##### TEXT TO READ #####
# Why are people so hard on george?



## Lakerman33 (Oct 16, 2004)

Remeber when he was playing great with our fab 4? he was the unsung hero and everybody was loving him. What happend? Personally the guy when healthy is a decent scorer and brings great engery off the bench. So what are YOU so hard on him?


----------



## Cris (Jun 18, 2003)

when was he the unsung hero????


----------



## MJG (Jun 29, 2003)

When was he playing great?

I'm not a Laker fan obviously, but the best I ever saw out of him was him being a servicable role player. Not saying that isn't something to rip on, but I can't recall him ever doing much more than that that would earn him much appreciation.


----------



## GNG (Aug 17, 2002)

Because he can't do anything right when it comes to playing basketball, because he was made to look 10 times better than he is because he played with guys who were 10 times better than he was and because he's just unnecessarily ugly.

For Devean's sake, I hope he's hung like a burro, because he's really got nothing else going for him.


----------



## HKF (Dec 10, 2002)

He stinks, but according to Jamel I'm a George hater. Don't hate George, I just don't have a problem calling a scrub a scrub.


----------



## Hibachi! (Sep 18, 2003)

Hong Kong Fooey said:


> He stinks, but according to Jamel I'm a George hater. Don't hate George, I just don't have a problem calling a scrub a scrub.
#####
▶ _THINGS TO DO_:
1: Using the thread about George, decide whether each statement agrees with it: (a) MJG says they are a Laker fan. (b) HKF says they hate George. (c) Cris asks when George was the unsung hero. For each, answer yes or no and quote the words that decide it.
2: In the thread about George, who does HKF say considers HKF a George hater?
3: From the thread about George, copy the text from "When was he playing" up to and including "(Aug 17, 2002)".
##### DATASET EXTRACT #####
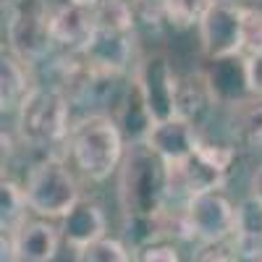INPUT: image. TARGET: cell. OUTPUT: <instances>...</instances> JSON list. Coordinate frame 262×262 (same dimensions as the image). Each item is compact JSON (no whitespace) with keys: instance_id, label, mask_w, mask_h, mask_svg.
<instances>
[{"instance_id":"3","label":"cell","mask_w":262,"mask_h":262,"mask_svg":"<svg viewBox=\"0 0 262 262\" xmlns=\"http://www.w3.org/2000/svg\"><path fill=\"white\" fill-rule=\"evenodd\" d=\"M18 134L32 147H53L69 134V97L58 86H32L18 105Z\"/></svg>"},{"instance_id":"22","label":"cell","mask_w":262,"mask_h":262,"mask_svg":"<svg viewBox=\"0 0 262 262\" xmlns=\"http://www.w3.org/2000/svg\"><path fill=\"white\" fill-rule=\"evenodd\" d=\"M139 257H142V259H147V262H152V259H165V262H176V259H179V252L173 249V247H144Z\"/></svg>"},{"instance_id":"17","label":"cell","mask_w":262,"mask_h":262,"mask_svg":"<svg viewBox=\"0 0 262 262\" xmlns=\"http://www.w3.org/2000/svg\"><path fill=\"white\" fill-rule=\"evenodd\" d=\"M95 18L100 27L118 29V32H131L134 29V11L126 0H100L95 8Z\"/></svg>"},{"instance_id":"10","label":"cell","mask_w":262,"mask_h":262,"mask_svg":"<svg viewBox=\"0 0 262 262\" xmlns=\"http://www.w3.org/2000/svg\"><path fill=\"white\" fill-rule=\"evenodd\" d=\"M147 144L163 158V163H184L196 149V134L189 118L170 116L165 121H155L147 131Z\"/></svg>"},{"instance_id":"18","label":"cell","mask_w":262,"mask_h":262,"mask_svg":"<svg viewBox=\"0 0 262 262\" xmlns=\"http://www.w3.org/2000/svg\"><path fill=\"white\" fill-rule=\"evenodd\" d=\"M212 0H163V13L170 24L176 27H191L200 24V18L207 13Z\"/></svg>"},{"instance_id":"21","label":"cell","mask_w":262,"mask_h":262,"mask_svg":"<svg viewBox=\"0 0 262 262\" xmlns=\"http://www.w3.org/2000/svg\"><path fill=\"white\" fill-rule=\"evenodd\" d=\"M244 84L252 95H262V53L249 55L244 60Z\"/></svg>"},{"instance_id":"24","label":"cell","mask_w":262,"mask_h":262,"mask_svg":"<svg viewBox=\"0 0 262 262\" xmlns=\"http://www.w3.org/2000/svg\"><path fill=\"white\" fill-rule=\"evenodd\" d=\"M71 3H76V6H86V8H95L100 0H71Z\"/></svg>"},{"instance_id":"14","label":"cell","mask_w":262,"mask_h":262,"mask_svg":"<svg viewBox=\"0 0 262 262\" xmlns=\"http://www.w3.org/2000/svg\"><path fill=\"white\" fill-rule=\"evenodd\" d=\"M27 95H29V86H27L24 66L13 55H3V63H0V105H3V113L18 107Z\"/></svg>"},{"instance_id":"6","label":"cell","mask_w":262,"mask_h":262,"mask_svg":"<svg viewBox=\"0 0 262 262\" xmlns=\"http://www.w3.org/2000/svg\"><path fill=\"white\" fill-rule=\"evenodd\" d=\"M184 223H186V236H196L205 244H217L236 233V210L215 189L196 191L186 202Z\"/></svg>"},{"instance_id":"2","label":"cell","mask_w":262,"mask_h":262,"mask_svg":"<svg viewBox=\"0 0 262 262\" xmlns=\"http://www.w3.org/2000/svg\"><path fill=\"white\" fill-rule=\"evenodd\" d=\"M168 191L165 163L149 144H137L126 160L121 200L131 217H155L163 210V196Z\"/></svg>"},{"instance_id":"1","label":"cell","mask_w":262,"mask_h":262,"mask_svg":"<svg viewBox=\"0 0 262 262\" xmlns=\"http://www.w3.org/2000/svg\"><path fill=\"white\" fill-rule=\"evenodd\" d=\"M69 147L76 168L92 181H105L123 158L121 128L105 116H90L74 126Z\"/></svg>"},{"instance_id":"16","label":"cell","mask_w":262,"mask_h":262,"mask_svg":"<svg viewBox=\"0 0 262 262\" xmlns=\"http://www.w3.org/2000/svg\"><path fill=\"white\" fill-rule=\"evenodd\" d=\"M0 205H3V231H16L24 221V210L29 205L27 189H18L11 181H3L0 186Z\"/></svg>"},{"instance_id":"11","label":"cell","mask_w":262,"mask_h":262,"mask_svg":"<svg viewBox=\"0 0 262 262\" xmlns=\"http://www.w3.org/2000/svg\"><path fill=\"white\" fill-rule=\"evenodd\" d=\"M95 29H97V18L86 6H76L69 0V6H63L53 13V39L74 53H81L90 45Z\"/></svg>"},{"instance_id":"23","label":"cell","mask_w":262,"mask_h":262,"mask_svg":"<svg viewBox=\"0 0 262 262\" xmlns=\"http://www.w3.org/2000/svg\"><path fill=\"white\" fill-rule=\"evenodd\" d=\"M252 196L262 205V165L254 170V176H252Z\"/></svg>"},{"instance_id":"13","label":"cell","mask_w":262,"mask_h":262,"mask_svg":"<svg viewBox=\"0 0 262 262\" xmlns=\"http://www.w3.org/2000/svg\"><path fill=\"white\" fill-rule=\"evenodd\" d=\"M63 236H66V242H69L74 249L90 244V242H95V238L105 236V215L100 212L97 205L79 202L69 215H66Z\"/></svg>"},{"instance_id":"12","label":"cell","mask_w":262,"mask_h":262,"mask_svg":"<svg viewBox=\"0 0 262 262\" xmlns=\"http://www.w3.org/2000/svg\"><path fill=\"white\" fill-rule=\"evenodd\" d=\"M13 236V254L16 259L27 262H48L58 252V231L45 221H21Z\"/></svg>"},{"instance_id":"9","label":"cell","mask_w":262,"mask_h":262,"mask_svg":"<svg viewBox=\"0 0 262 262\" xmlns=\"http://www.w3.org/2000/svg\"><path fill=\"white\" fill-rule=\"evenodd\" d=\"M81 55L92 71L102 76H118L131 58V32H118L97 24L95 37L81 50Z\"/></svg>"},{"instance_id":"8","label":"cell","mask_w":262,"mask_h":262,"mask_svg":"<svg viewBox=\"0 0 262 262\" xmlns=\"http://www.w3.org/2000/svg\"><path fill=\"white\" fill-rule=\"evenodd\" d=\"M202 50L210 60H226L242 50V8L215 3L200 18Z\"/></svg>"},{"instance_id":"7","label":"cell","mask_w":262,"mask_h":262,"mask_svg":"<svg viewBox=\"0 0 262 262\" xmlns=\"http://www.w3.org/2000/svg\"><path fill=\"white\" fill-rule=\"evenodd\" d=\"M144 107L155 121H165L170 116H179V81L173 76L170 66L163 55H152L147 58L139 71H137V81Z\"/></svg>"},{"instance_id":"4","label":"cell","mask_w":262,"mask_h":262,"mask_svg":"<svg viewBox=\"0 0 262 262\" xmlns=\"http://www.w3.org/2000/svg\"><path fill=\"white\" fill-rule=\"evenodd\" d=\"M29 207L42 217H66L79 205V186L60 158L42 160L27 181Z\"/></svg>"},{"instance_id":"20","label":"cell","mask_w":262,"mask_h":262,"mask_svg":"<svg viewBox=\"0 0 262 262\" xmlns=\"http://www.w3.org/2000/svg\"><path fill=\"white\" fill-rule=\"evenodd\" d=\"M242 50L247 55L262 53V11L242 8Z\"/></svg>"},{"instance_id":"5","label":"cell","mask_w":262,"mask_h":262,"mask_svg":"<svg viewBox=\"0 0 262 262\" xmlns=\"http://www.w3.org/2000/svg\"><path fill=\"white\" fill-rule=\"evenodd\" d=\"M11 50L21 60H42L53 45V16L42 0H21L8 21Z\"/></svg>"},{"instance_id":"19","label":"cell","mask_w":262,"mask_h":262,"mask_svg":"<svg viewBox=\"0 0 262 262\" xmlns=\"http://www.w3.org/2000/svg\"><path fill=\"white\" fill-rule=\"evenodd\" d=\"M131 254L126 252V247L121 242H116V238H95V242L84 244L76 249V259H90V262H126Z\"/></svg>"},{"instance_id":"15","label":"cell","mask_w":262,"mask_h":262,"mask_svg":"<svg viewBox=\"0 0 262 262\" xmlns=\"http://www.w3.org/2000/svg\"><path fill=\"white\" fill-rule=\"evenodd\" d=\"M233 137L247 144L259 147L262 144V105H244L233 116Z\"/></svg>"}]
</instances>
#####
▶ _PER-TASK OUTPUTS_:
1:
(a) No: "I'm not a Laker fan obviously"
(b) No: "Don't hate George"
(c) Yes: "when was he the unsung hero????"

2: Jamel.

3:
When was he playing great?

I'm not a Laker fan obviously, but the best I ever saw out of him was him being a servicable role player. Not saying that isn't something to rip on, but I can't recall him ever doing much more than that that would earn him much appreciation.


----------



## GNG (Aug 17, 2002)